Businesses across the country have warned that the medical device tax is forcing them to cut back. The tax is projected to bring in $30 billion over the next decade -- the chief complaint concerns the way the 2.3 percent tax is designed. Though 2.3 percent sounds like a small amount, the tax is imposed on gross sales, meaning it has a far bigger impact on actual profits.

The office of Sen. Orrin Hatch, R-Utah, among the lawmakers behind the efforts to repeal the tax, said in a statement Thursday that Hatch would continue to "examine and support every viable opportunity to put an end to the burdensome medical device tax."

The current debate may not be that opportunity. And it remains unclear how the two sides can reach agreement before Oct. 1.

House Speaker John Boehner indicated Thursday that he plans to keep fighting for anti-ObamaCare measures, if the Senate approves its bill on Friday. Asked if he'd accept the Senate bill as is, he said: "I do not see that happening."

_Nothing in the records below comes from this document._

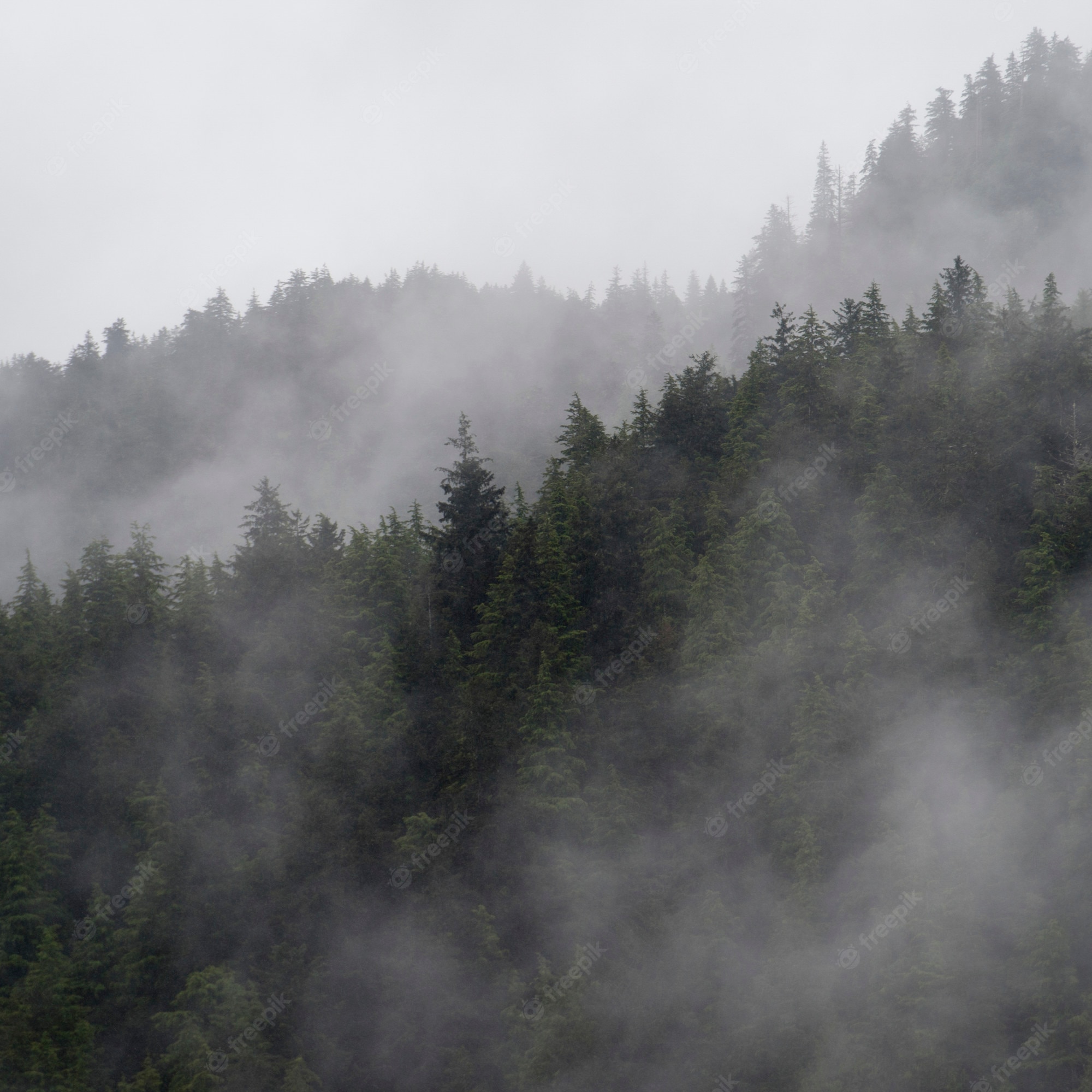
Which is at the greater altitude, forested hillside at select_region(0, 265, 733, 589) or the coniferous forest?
forested hillside at select_region(0, 265, 733, 589)

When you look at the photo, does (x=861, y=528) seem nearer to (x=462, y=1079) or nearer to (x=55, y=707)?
(x=462, y=1079)

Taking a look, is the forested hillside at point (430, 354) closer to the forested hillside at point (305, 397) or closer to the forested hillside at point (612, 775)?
the forested hillside at point (305, 397)

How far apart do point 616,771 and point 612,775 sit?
515 millimetres

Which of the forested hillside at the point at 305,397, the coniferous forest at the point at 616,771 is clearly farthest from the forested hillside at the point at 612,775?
the forested hillside at the point at 305,397

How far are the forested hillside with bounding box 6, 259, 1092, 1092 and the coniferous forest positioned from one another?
0.12 metres

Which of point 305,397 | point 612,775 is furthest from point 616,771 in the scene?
point 305,397

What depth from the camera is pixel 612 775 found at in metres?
27.9

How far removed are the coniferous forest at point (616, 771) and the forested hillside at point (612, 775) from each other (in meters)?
0.12

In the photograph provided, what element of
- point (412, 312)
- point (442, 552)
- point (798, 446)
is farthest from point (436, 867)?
point (412, 312)

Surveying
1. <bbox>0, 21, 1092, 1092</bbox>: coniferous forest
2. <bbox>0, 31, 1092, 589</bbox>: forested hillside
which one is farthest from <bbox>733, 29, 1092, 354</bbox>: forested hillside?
<bbox>0, 21, 1092, 1092</bbox>: coniferous forest

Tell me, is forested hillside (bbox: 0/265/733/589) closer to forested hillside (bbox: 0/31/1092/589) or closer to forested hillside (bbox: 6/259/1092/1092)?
forested hillside (bbox: 0/31/1092/589)

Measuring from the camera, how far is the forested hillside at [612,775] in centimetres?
2173

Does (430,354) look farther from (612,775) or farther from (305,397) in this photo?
(612,775)

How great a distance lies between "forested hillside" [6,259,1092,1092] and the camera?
21.7 metres
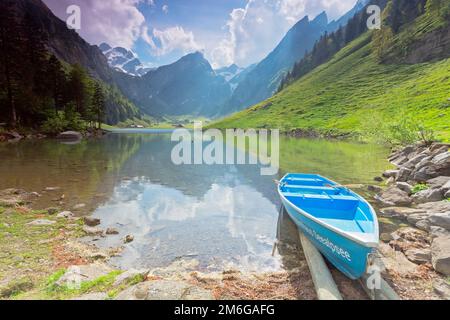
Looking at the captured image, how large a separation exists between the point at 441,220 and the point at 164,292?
1098 cm

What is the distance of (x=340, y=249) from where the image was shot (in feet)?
24.8

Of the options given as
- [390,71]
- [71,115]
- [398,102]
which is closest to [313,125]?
[398,102]

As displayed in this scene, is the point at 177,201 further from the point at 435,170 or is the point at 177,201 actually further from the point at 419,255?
the point at 435,170

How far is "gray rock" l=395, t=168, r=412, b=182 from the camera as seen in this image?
20261 millimetres

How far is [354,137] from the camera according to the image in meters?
73.9

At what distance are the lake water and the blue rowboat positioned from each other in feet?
5.61

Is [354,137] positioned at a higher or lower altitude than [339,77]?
lower

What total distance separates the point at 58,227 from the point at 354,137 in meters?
77.6

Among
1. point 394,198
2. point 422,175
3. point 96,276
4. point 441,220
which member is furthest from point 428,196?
point 96,276

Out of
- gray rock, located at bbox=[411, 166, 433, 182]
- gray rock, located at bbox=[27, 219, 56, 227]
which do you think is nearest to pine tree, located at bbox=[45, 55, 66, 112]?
gray rock, located at bbox=[27, 219, 56, 227]

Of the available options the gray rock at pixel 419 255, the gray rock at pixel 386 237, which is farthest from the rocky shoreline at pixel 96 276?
the gray rock at pixel 386 237

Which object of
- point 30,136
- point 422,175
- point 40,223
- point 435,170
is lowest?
point 40,223

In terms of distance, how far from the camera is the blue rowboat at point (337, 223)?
6.96 meters
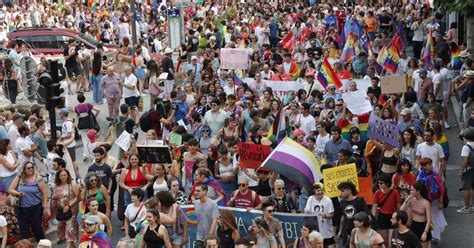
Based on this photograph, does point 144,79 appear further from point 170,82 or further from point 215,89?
point 215,89

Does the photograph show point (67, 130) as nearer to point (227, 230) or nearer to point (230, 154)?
point (230, 154)

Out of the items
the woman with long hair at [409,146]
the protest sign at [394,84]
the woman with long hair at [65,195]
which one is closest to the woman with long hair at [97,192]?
the woman with long hair at [65,195]

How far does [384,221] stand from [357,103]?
430cm

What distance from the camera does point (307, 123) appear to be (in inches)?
716

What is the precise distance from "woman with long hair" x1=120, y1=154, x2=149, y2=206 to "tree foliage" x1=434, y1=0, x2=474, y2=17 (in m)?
9.39

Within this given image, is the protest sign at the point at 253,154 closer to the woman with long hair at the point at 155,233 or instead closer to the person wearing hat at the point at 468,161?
the woman with long hair at the point at 155,233

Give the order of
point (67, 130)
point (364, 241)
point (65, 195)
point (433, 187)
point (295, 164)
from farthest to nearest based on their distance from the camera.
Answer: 1. point (67, 130)
2. point (65, 195)
3. point (295, 164)
4. point (433, 187)
5. point (364, 241)

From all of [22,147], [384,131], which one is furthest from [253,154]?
[22,147]

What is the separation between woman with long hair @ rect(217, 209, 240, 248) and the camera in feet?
43.9

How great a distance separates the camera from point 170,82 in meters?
24.8

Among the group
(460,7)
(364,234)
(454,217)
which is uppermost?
(460,7)

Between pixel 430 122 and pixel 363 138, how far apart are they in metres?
1.39

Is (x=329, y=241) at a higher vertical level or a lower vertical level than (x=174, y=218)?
lower

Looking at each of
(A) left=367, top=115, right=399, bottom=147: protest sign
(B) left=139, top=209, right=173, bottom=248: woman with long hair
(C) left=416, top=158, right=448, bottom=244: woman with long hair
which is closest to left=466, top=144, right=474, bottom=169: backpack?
(A) left=367, top=115, right=399, bottom=147: protest sign
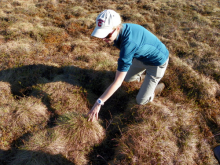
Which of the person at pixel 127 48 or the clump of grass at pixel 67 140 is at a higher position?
the person at pixel 127 48

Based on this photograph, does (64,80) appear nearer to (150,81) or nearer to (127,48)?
(150,81)

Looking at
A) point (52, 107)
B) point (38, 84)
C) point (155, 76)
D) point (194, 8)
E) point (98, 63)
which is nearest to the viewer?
point (155, 76)

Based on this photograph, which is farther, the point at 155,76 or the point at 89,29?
the point at 89,29

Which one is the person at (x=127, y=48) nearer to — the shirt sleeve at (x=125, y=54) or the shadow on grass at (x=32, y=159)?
the shirt sleeve at (x=125, y=54)

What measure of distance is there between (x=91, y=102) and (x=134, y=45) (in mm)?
2151

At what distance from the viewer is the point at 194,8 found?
9836mm

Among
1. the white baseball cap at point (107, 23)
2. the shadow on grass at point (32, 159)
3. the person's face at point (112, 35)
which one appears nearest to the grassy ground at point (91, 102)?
the shadow on grass at point (32, 159)

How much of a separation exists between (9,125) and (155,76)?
11.9ft

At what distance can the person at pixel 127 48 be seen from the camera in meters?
2.16

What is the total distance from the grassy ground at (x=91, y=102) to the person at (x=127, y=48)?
741 mm

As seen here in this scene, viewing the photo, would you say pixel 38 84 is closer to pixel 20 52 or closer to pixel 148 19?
pixel 20 52

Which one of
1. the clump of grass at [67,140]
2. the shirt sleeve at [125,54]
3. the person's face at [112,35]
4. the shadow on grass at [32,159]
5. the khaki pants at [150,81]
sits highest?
the person's face at [112,35]

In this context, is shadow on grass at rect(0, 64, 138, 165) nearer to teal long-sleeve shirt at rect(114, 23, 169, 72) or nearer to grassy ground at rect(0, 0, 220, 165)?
grassy ground at rect(0, 0, 220, 165)

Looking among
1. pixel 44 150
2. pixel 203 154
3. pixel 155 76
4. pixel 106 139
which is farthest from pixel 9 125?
pixel 203 154
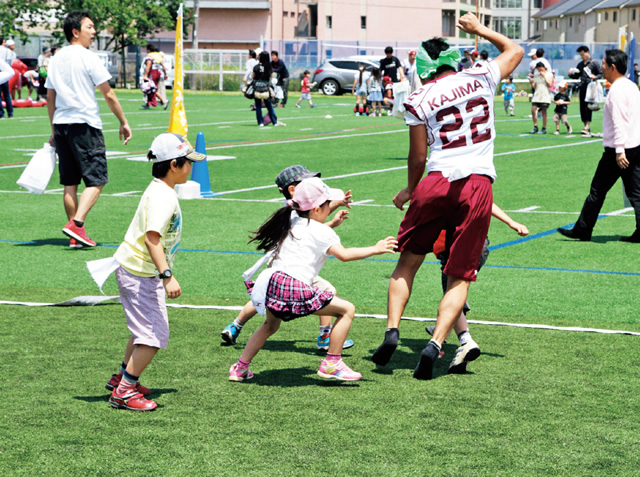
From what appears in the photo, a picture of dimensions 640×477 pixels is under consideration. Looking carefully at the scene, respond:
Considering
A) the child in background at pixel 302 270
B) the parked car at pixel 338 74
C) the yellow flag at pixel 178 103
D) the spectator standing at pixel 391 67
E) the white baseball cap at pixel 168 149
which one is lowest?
the child in background at pixel 302 270

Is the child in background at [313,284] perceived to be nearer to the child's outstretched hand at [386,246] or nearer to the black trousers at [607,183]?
the child's outstretched hand at [386,246]

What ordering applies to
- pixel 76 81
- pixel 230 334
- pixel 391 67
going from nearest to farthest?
pixel 230 334
pixel 76 81
pixel 391 67

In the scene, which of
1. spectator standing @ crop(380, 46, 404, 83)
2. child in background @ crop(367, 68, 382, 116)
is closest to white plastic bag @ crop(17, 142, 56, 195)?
spectator standing @ crop(380, 46, 404, 83)

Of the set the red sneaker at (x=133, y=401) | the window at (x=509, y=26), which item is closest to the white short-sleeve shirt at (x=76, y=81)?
the red sneaker at (x=133, y=401)

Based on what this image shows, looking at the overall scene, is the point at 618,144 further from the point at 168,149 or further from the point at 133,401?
the point at 133,401

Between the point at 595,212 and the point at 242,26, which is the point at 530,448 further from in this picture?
the point at 242,26

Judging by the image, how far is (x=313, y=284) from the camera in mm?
6461

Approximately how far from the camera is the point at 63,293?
8469 mm

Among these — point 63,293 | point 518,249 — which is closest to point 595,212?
point 518,249

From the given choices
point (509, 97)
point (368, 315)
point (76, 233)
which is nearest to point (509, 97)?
point (509, 97)

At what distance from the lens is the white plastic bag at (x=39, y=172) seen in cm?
1098

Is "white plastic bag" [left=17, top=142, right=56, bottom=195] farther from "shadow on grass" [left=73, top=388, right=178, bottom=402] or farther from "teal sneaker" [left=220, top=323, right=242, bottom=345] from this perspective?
"shadow on grass" [left=73, top=388, right=178, bottom=402]

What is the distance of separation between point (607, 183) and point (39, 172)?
5980 millimetres

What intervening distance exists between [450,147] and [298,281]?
1.22m
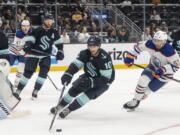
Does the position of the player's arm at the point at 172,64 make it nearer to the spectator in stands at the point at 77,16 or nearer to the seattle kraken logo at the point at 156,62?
the seattle kraken logo at the point at 156,62

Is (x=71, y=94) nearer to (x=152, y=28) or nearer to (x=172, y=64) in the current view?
(x=172, y=64)

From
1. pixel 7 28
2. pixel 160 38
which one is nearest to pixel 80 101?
pixel 160 38

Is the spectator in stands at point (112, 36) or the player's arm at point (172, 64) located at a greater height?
the player's arm at point (172, 64)

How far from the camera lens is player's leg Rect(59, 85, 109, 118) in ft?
14.2

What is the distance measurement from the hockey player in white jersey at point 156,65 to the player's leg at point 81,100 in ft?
1.91

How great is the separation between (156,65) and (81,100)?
47.1 inches

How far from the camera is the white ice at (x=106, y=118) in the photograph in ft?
13.0

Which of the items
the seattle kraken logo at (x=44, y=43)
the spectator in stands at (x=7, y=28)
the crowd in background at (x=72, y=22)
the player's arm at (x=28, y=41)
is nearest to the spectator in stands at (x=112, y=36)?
the crowd in background at (x=72, y=22)

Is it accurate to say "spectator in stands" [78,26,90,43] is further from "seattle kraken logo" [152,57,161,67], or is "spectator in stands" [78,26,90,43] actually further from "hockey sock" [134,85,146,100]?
"hockey sock" [134,85,146,100]

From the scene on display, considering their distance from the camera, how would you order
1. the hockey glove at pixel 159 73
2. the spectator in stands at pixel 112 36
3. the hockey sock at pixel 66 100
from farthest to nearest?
the spectator in stands at pixel 112 36, the hockey glove at pixel 159 73, the hockey sock at pixel 66 100

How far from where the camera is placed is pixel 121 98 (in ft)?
19.3

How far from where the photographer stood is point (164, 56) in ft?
16.1

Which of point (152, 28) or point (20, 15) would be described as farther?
point (152, 28)

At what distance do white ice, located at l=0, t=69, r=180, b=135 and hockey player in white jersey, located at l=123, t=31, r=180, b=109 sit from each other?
0.82 feet
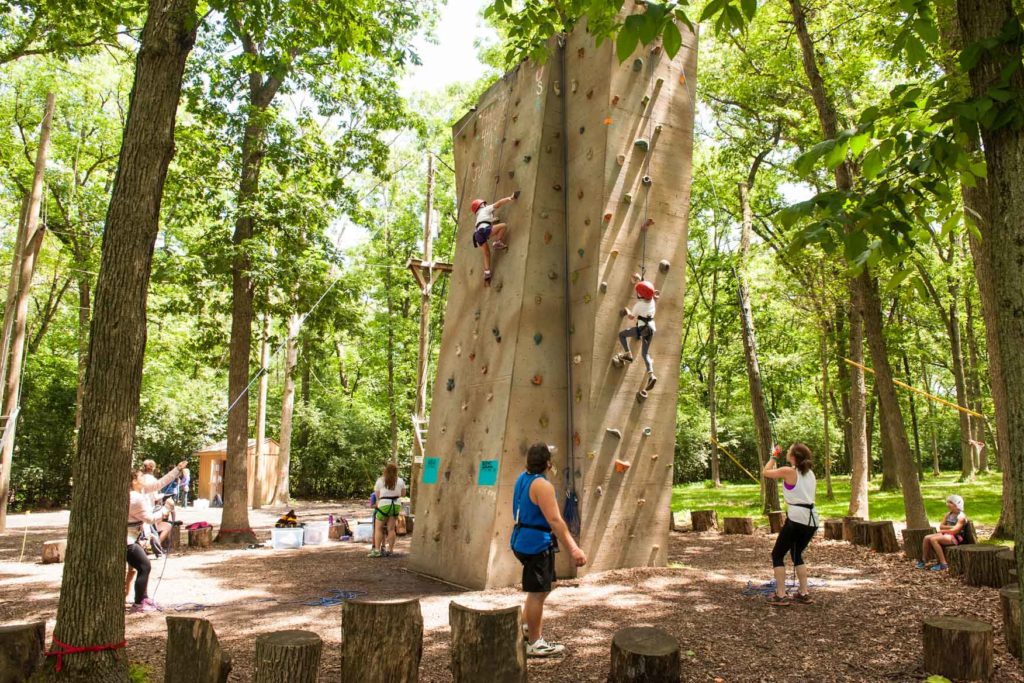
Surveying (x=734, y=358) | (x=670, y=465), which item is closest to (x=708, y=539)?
(x=670, y=465)

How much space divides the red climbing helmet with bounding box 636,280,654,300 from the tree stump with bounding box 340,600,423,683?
16.9 ft

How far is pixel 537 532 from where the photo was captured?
5.24 metres

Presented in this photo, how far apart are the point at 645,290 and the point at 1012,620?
4.87m

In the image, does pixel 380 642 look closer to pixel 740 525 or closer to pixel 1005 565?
pixel 1005 565

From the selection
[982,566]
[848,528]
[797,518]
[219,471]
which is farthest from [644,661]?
[219,471]

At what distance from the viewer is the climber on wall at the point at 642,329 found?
8.72m

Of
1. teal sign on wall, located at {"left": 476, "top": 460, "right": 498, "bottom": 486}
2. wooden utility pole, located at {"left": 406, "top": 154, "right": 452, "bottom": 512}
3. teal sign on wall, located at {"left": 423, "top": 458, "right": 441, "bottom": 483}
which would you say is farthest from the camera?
wooden utility pole, located at {"left": 406, "top": 154, "right": 452, "bottom": 512}

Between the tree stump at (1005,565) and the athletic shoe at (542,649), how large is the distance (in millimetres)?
4908

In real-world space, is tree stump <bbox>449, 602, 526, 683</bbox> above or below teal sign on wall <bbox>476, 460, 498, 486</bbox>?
below

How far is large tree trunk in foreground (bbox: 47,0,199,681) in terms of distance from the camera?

Senators like Ted Cruz of Texas have insisted on language that defunds the law. Others have opened the door to language that delays the law or chips away at other provisions.

But Democrats fundamentally reject the tactic of using the budget bill as a vehicle to attack ObamaCare.

They also are warning Republicans against using a separate bill, which would allow an increase in the debt ceiling, to achieve similar goals.

"The fact of the matter is, the president has been willing in a demonstrated way to offer compromise solutions to our economic challenges and our budget challenges," Carney said. "What he will not do is engage in an attempt by Republicans to extort from him what they could not get through the legislative process, what they could not get at the ballot box, what they could not get at the Supreme Court of the United States."